Search term "Martes": copy each line of the data containing it.

[[ Data records open ]]

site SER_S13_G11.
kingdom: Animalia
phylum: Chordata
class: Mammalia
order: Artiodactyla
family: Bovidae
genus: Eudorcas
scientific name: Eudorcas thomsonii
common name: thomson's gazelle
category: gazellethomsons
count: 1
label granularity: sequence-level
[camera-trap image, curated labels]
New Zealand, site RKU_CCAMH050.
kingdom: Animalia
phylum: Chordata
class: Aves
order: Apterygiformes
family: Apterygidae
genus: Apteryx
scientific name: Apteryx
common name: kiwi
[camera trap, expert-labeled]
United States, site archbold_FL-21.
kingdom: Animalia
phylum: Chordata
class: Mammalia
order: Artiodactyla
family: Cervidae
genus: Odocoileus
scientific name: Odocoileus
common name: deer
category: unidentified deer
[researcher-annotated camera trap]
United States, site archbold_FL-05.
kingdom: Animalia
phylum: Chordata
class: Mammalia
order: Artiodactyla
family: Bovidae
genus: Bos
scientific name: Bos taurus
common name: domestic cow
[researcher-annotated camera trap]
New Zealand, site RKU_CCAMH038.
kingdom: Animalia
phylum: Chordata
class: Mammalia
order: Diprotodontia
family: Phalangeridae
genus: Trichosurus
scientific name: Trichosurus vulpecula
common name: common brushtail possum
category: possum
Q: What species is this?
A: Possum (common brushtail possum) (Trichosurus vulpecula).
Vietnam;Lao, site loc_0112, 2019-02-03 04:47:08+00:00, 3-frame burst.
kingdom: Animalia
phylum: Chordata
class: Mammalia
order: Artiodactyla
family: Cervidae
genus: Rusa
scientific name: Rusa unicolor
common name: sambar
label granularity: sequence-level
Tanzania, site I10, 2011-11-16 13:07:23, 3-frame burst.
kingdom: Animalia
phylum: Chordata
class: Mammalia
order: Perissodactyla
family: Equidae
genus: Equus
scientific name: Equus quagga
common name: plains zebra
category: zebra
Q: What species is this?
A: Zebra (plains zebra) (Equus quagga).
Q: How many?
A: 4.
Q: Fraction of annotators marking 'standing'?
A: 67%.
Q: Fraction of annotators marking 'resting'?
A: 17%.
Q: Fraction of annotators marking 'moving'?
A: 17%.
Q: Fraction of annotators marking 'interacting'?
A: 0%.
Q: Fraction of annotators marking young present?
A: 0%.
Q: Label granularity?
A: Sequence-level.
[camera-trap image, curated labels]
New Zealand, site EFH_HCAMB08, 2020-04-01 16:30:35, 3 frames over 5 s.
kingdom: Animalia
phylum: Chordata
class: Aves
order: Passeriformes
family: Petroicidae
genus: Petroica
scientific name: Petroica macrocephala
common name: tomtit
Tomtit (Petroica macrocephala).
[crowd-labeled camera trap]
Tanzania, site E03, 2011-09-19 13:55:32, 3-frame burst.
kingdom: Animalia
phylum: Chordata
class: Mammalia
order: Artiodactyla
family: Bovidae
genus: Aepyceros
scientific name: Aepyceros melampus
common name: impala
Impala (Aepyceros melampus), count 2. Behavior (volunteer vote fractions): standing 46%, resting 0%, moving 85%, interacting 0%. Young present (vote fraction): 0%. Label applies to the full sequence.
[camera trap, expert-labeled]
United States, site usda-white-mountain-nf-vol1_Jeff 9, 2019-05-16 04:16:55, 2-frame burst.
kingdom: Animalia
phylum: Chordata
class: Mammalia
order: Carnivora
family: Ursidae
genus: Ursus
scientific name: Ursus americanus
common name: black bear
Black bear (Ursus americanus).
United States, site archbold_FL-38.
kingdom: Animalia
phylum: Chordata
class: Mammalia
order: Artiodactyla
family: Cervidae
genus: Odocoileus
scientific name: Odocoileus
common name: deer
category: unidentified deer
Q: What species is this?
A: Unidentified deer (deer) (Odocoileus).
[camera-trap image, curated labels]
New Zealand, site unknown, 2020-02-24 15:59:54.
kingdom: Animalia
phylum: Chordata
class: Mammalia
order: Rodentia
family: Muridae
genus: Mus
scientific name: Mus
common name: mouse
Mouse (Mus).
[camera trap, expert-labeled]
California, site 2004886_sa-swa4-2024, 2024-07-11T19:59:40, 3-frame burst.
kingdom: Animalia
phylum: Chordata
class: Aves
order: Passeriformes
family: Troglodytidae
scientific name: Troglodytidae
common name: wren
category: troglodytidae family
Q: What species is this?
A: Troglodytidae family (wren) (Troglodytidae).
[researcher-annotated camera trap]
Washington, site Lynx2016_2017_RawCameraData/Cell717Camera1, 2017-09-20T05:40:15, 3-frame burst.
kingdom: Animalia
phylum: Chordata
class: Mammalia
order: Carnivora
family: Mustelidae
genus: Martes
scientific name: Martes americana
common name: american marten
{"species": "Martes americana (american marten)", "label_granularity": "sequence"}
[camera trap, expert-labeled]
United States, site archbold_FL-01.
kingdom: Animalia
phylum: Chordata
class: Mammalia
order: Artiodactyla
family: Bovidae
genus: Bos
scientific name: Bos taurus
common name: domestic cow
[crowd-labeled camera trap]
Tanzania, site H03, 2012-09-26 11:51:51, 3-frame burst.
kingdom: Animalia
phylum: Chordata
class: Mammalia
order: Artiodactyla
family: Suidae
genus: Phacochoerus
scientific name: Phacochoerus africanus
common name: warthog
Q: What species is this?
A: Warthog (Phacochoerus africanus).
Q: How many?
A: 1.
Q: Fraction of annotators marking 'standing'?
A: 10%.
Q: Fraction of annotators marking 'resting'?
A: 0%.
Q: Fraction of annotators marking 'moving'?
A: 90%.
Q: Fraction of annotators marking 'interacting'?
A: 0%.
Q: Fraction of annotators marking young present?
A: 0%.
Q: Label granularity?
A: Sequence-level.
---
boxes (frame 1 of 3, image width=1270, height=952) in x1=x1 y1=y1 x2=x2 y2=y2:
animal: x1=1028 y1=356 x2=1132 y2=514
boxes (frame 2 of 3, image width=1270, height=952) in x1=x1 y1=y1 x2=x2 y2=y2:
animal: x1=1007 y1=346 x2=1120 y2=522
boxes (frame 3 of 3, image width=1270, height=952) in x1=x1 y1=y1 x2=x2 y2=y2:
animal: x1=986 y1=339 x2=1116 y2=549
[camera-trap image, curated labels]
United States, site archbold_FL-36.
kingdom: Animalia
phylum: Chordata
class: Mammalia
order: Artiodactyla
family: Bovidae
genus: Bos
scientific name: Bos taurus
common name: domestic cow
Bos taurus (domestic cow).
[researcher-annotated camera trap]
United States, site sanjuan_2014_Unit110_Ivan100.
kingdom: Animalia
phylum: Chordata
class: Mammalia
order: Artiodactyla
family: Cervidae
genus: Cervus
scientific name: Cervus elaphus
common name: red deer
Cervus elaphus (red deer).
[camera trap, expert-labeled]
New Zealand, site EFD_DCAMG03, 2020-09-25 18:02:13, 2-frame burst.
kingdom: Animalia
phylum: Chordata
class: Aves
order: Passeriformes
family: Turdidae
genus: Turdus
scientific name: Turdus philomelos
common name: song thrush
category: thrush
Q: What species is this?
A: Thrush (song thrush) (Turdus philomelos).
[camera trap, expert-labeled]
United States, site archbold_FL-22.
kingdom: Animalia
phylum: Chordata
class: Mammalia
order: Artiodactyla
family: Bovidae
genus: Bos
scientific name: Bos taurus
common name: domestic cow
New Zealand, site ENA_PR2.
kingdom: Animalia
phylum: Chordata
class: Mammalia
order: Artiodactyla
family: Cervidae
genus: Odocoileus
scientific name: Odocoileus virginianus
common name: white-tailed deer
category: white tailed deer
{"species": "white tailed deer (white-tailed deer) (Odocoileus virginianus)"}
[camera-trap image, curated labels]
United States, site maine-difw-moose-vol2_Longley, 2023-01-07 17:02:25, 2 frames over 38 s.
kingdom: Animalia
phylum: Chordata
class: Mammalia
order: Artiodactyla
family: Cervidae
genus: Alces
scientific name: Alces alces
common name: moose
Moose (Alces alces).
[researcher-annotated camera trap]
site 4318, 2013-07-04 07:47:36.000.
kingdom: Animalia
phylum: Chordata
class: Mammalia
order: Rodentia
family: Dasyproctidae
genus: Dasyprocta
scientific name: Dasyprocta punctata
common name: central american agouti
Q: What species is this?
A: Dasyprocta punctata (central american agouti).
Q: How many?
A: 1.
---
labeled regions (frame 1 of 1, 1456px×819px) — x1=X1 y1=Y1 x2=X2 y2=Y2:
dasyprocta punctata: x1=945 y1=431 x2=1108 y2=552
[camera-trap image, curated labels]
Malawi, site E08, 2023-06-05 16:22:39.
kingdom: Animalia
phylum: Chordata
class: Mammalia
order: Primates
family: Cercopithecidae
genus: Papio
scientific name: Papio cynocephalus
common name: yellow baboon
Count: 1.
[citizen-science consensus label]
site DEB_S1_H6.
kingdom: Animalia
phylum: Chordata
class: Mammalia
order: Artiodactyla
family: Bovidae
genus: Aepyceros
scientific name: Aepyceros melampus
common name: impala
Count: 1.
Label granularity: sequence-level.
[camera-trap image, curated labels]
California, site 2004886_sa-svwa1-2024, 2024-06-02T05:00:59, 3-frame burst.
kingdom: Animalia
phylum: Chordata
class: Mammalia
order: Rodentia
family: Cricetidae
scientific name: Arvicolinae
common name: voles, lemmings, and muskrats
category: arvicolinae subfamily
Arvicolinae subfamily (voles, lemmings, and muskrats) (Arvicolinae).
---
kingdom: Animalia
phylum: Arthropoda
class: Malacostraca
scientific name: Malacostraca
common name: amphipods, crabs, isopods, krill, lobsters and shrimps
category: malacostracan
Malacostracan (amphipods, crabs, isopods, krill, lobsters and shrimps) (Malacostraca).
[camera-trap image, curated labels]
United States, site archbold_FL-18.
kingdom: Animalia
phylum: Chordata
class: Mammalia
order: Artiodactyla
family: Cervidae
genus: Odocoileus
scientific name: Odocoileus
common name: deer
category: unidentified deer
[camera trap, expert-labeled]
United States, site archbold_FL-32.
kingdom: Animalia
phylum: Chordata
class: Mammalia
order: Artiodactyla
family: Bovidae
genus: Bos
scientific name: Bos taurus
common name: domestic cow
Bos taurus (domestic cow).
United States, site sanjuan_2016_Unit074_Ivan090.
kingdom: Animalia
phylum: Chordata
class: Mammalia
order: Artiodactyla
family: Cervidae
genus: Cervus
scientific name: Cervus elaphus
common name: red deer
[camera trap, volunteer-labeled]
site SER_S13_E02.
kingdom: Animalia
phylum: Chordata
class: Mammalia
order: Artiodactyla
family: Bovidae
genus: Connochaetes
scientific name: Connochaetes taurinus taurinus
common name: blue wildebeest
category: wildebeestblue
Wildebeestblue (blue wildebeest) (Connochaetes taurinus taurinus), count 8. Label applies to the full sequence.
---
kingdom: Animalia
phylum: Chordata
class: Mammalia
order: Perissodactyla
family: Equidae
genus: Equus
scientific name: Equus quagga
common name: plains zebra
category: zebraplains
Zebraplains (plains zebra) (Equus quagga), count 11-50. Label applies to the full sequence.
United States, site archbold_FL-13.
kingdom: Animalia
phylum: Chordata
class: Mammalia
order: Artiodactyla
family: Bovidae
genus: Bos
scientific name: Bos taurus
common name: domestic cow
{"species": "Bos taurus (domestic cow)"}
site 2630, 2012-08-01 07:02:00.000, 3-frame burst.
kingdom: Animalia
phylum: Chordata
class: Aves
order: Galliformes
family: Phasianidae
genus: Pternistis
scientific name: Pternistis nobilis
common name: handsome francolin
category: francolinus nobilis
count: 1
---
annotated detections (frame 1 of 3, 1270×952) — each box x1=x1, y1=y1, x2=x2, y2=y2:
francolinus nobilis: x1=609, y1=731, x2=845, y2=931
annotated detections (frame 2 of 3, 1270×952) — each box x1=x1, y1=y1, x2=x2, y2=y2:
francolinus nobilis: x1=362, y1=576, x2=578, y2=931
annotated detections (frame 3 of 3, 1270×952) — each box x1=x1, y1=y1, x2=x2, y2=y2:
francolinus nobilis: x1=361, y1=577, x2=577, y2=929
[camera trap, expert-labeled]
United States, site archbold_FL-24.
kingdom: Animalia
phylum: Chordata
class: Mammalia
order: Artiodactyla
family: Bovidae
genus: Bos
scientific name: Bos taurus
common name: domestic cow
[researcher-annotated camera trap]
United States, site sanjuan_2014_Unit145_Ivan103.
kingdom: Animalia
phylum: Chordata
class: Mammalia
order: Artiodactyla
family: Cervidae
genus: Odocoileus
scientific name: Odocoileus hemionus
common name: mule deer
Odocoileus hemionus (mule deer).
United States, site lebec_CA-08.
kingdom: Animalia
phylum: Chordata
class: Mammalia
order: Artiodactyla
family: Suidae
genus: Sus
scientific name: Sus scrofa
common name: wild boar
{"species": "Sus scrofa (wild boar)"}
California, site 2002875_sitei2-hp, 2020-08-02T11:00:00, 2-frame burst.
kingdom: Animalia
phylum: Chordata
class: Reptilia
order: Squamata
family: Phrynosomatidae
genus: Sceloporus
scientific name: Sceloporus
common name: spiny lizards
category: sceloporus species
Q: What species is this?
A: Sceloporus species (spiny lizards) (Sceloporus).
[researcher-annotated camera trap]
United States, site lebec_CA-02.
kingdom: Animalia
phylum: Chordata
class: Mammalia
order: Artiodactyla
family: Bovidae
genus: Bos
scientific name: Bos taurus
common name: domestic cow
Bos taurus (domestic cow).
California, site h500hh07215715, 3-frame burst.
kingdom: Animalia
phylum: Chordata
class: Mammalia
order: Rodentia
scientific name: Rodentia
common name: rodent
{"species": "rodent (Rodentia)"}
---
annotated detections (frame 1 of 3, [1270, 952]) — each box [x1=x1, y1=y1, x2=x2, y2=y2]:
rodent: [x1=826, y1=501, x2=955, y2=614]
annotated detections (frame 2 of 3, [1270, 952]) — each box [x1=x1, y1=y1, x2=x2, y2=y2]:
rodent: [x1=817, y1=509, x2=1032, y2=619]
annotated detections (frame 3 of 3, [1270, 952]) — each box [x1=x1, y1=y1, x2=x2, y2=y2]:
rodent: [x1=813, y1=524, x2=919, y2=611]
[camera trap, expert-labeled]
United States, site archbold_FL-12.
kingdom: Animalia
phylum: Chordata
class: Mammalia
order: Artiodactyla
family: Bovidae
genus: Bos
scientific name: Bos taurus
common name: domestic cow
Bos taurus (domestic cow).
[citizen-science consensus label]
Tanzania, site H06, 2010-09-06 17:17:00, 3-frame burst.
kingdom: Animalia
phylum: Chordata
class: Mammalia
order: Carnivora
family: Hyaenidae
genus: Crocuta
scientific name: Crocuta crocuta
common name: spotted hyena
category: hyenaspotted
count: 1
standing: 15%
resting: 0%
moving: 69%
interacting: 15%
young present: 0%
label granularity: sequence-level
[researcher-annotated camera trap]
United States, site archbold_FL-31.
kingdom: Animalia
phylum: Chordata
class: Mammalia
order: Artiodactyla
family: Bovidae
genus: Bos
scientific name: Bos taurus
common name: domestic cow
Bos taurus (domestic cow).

[[ Data records closed ]]

# Solution to this task
genus: Martes
scientific name: Martes americana
{"species": "Martes americana (american marten)", "label_granularity": "sequence"}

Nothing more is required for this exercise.